Former U.S. secretary of state Lawrence Eagleberger has laid the
blame for the civil war in former Yugoslavia squarely on the shoulders
of Germany.
Speaking on American PBS-TV in December 1994,
Eagleberger declared that Germany bears "full responsibility" for the
bloody conflict because of its "insistence on recognising Slovenia and
Croatia at all costs" in
November 1991. As predicted by the UN, the
U.S. State Department and the European Community, the German action led
to a wildfire escalation of the conflict to Bosnia, he said. Eagleberger
spoke as the Atlantic Alliance sank deeper into a state of crisis.
A glimpse into the increasingly tense international atmosphere
generated by reunified Germany's Great Power politics first came over a
year ago, however, in the shape of a very sharp, but scarcely reported,
high-level diplomatic exchange between the Clinton administration in the
USA and the Kohl government.
In mid-June, the story went out over the international press agencies
that current US secretary of state Warren Christopher had blamed Germany
for starting the bloody conflict in former Yugoslavia.

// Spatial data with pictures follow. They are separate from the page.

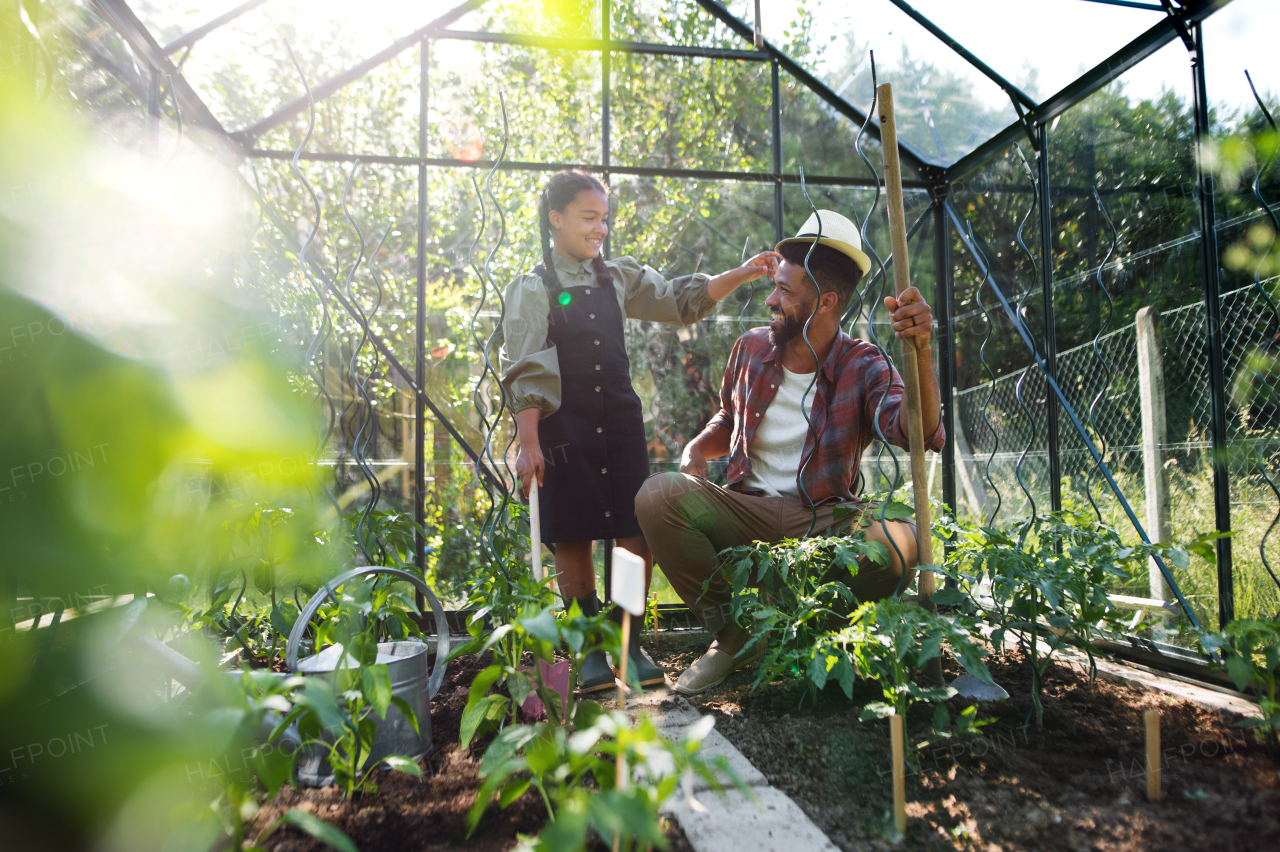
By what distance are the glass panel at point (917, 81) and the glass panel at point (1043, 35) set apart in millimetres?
73

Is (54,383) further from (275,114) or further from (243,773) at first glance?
(275,114)

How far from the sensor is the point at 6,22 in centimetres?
139

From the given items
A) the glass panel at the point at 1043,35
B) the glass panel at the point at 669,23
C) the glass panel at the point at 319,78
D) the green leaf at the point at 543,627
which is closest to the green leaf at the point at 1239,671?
the green leaf at the point at 543,627

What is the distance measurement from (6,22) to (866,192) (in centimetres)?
320

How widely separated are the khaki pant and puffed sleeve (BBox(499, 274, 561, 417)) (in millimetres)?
435

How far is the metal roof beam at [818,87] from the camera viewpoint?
107 inches

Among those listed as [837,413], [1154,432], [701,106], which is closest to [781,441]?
[837,413]

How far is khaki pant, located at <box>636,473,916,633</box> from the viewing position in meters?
1.99

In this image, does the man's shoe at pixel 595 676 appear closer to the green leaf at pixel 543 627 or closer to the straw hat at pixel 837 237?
the green leaf at pixel 543 627

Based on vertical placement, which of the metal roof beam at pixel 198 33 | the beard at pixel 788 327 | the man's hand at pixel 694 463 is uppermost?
the metal roof beam at pixel 198 33

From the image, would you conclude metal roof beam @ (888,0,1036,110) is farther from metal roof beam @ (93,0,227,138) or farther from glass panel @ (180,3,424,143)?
glass panel @ (180,3,424,143)

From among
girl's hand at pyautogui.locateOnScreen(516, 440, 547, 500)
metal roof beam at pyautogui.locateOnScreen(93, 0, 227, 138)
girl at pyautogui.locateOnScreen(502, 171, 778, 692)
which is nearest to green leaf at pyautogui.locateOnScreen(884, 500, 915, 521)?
girl at pyautogui.locateOnScreen(502, 171, 778, 692)

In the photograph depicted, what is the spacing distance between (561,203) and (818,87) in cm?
132

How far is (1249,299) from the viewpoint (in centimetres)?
297
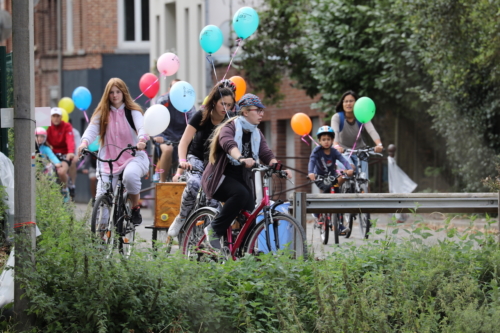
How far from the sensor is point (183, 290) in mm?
5891

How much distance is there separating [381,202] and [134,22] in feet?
99.8

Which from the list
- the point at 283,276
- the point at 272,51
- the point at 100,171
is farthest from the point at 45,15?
the point at 283,276

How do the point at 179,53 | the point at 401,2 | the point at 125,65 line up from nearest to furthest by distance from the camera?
the point at 401,2, the point at 179,53, the point at 125,65

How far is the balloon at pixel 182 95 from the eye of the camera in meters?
11.4

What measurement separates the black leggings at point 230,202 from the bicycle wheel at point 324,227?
183 inches

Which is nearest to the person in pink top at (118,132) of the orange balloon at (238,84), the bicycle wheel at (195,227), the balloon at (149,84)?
the bicycle wheel at (195,227)

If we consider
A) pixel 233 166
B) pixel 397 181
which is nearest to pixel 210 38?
pixel 233 166

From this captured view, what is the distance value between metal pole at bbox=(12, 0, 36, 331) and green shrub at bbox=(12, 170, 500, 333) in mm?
168

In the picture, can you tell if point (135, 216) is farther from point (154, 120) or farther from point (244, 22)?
point (244, 22)

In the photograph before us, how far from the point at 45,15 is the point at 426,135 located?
24.0 meters

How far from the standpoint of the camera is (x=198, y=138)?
9.66 m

Said Christopher to the USA's biggest-selling international daily USA
Today: "There were serious mistakes made in
the whole process of recognition of the independence of the former
Yugoslav states of Croatia and Slovenia and the Germans bear a
particular responsibility in persuading their colleagues and the
European Community."
He added, "many serious students of the matter think the problems
we face today stem from the recognition of Croatia and thereafter of
Bosnia."
As soon as Christopher's comments hit the streets, German Chancellor
Kohl and his foreign minister, Klaus Kinkel, sent their ambassador in
Washington to the State department "to put the record straight".
Kohl also issued a statement through a spokesman
that Christopher's "reproaches were unjustified" and Kinkel was wheeled
out to claim, turning the truth both upside down and inside out, that
Germany did not act unilaterally in recognising Croatia and Slovenia but
"followed the European Community" when, in fact, on 11
December 1991, the then German foreign minister Hans-Dietrich Genscher
announced Germany's recognition of the two breakaway republics without
any consultation with Germany's EU partners.
As reported in an article by Marc Fisher in the 18 June 1993 edition of
the International Herald Tribune, "the German reaction to Mr.
Christopher's comments both officially and in the press was quick and
heated."
In its lead story, the Right-wing conservative German daily Die
Welt described the Christopher declaration as "the sharpest
public criticism of Bonn policy by an American secretary of state in
decades".
At the same time, the official German news agency, the Deutsche Presse
Agentur, complained: "The Washington interpretation of developments
in Yugoslavia is not new... but there was until
now a silent agreement in the US government not to rock the boat. Why
Christopher decided to pour oil on troubled waters and rub salt in the
wound can only be guessed".
From inside Germany, however, not all reaction to the obvious truth of
the US Secretary of State's comments was negative. Herman Scheer, a
Bundestag member for the opposition Social-Democrats said the US version
was "largely correct" and that the link between recognition of Germany's
Croatian and Slovenian client states and the outbreak of war was
accepted everywhere except in Germany.
Diplomatic language is carefully graded. The US termed the German
reaction as "an unusual step for a friendly
country". If this is what is now coming
through to the surface, one can only speculate at the real extent of
subterranean conflict between the two states.